Its Supreme Court has a noted track record in holding Israeli officials to account, including ministers and a former President. Karim Khan, the ICC’s prosecutor, knew all this and was scheduled to engage with the relevant national authorities in Israel just before he cancelled his visit. Had he arrived in Israel, he would have seen that the IDF’s Military Advocate General had initiated dozens of criminal investigations of alleged wrongdoing within the army since 7 October.

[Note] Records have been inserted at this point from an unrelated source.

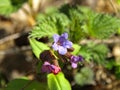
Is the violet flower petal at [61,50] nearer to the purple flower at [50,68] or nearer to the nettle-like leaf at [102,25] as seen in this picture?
the purple flower at [50,68]

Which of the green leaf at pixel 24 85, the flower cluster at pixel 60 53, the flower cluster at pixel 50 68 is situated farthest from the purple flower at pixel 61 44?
the green leaf at pixel 24 85

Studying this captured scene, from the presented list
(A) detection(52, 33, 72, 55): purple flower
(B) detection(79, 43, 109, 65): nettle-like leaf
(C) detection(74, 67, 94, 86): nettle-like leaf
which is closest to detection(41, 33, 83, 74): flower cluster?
(A) detection(52, 33, 72, 55): purple flower

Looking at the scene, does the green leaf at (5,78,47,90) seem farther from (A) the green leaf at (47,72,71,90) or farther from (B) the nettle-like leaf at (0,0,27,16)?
(B) the nettle-like leaf at (0,0,27,16)

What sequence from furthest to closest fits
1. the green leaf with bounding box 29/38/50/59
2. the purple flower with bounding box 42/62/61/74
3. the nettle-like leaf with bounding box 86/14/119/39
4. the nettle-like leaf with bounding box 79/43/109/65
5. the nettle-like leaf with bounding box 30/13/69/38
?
the nettle-like leaf with bounding box 79/43/109/65 < the nettle-like leaf with bounding box 86/14/119/39 < the nettle-like leaf with bounding box 30/13/69/38 < the green leaf with bounding box 29/38/50/59 < the purple flower with bounding box 42/62/61/74

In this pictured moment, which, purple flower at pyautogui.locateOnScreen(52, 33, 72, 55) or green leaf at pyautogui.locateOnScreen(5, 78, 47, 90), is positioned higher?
purple flower at pyautogui.locateOnScreen(52, 33, 72, 55)

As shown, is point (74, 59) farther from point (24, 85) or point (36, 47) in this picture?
point (24, 85)

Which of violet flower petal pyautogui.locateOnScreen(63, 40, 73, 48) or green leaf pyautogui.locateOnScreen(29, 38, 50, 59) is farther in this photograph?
green leaf pyautogui.locateOnScreen(29, 38, 50, 59)
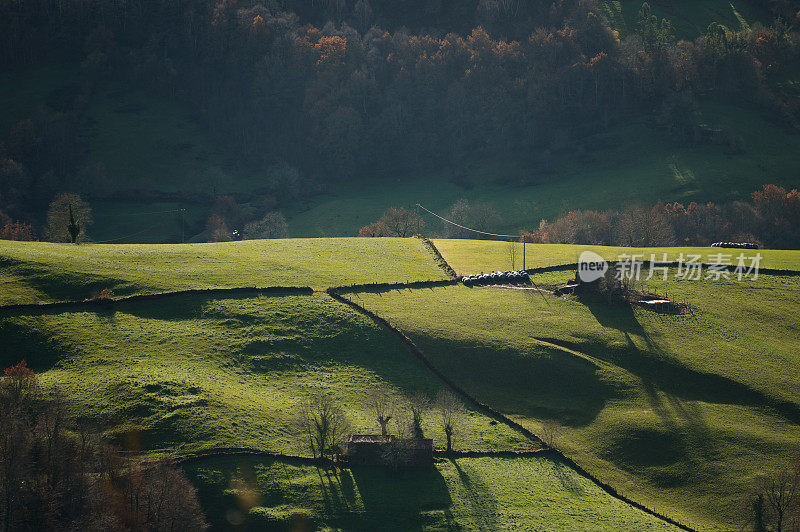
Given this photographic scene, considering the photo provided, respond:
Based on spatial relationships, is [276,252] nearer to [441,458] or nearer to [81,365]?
[81,365]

The Court’s readiness to initiate this action stands in stark contrast to its lamentable failures elsewhere. Bashar al-Assad was responsible for countless thousands of deaths in the Syrian civil war, including through the use of chemical weapons, and the forced displacement of millions. For a decade, Xi Jinping’s China has committed appalling crimes against the Uighurs and other ethnic groups in Xinjiang, as well as against its own population. Ali Khamenei in Iran has overseen years of domestic repression, torture and murder.

Yet there is no arrest warrant against any of these dictators. Clearly, something is going profoundly wrong when such widespread abuses of human rights in autocratic states do not lead to punitive responses from an international court. It need hardly be added that these governments are hostile to UK interests, especially Iran with its history of overseas terrorism, cyber warfare and criminal plotting.

It is time for the UK government to speak out against the ICC’s wafer-thin credibility and urge a rethink of this egregious decision.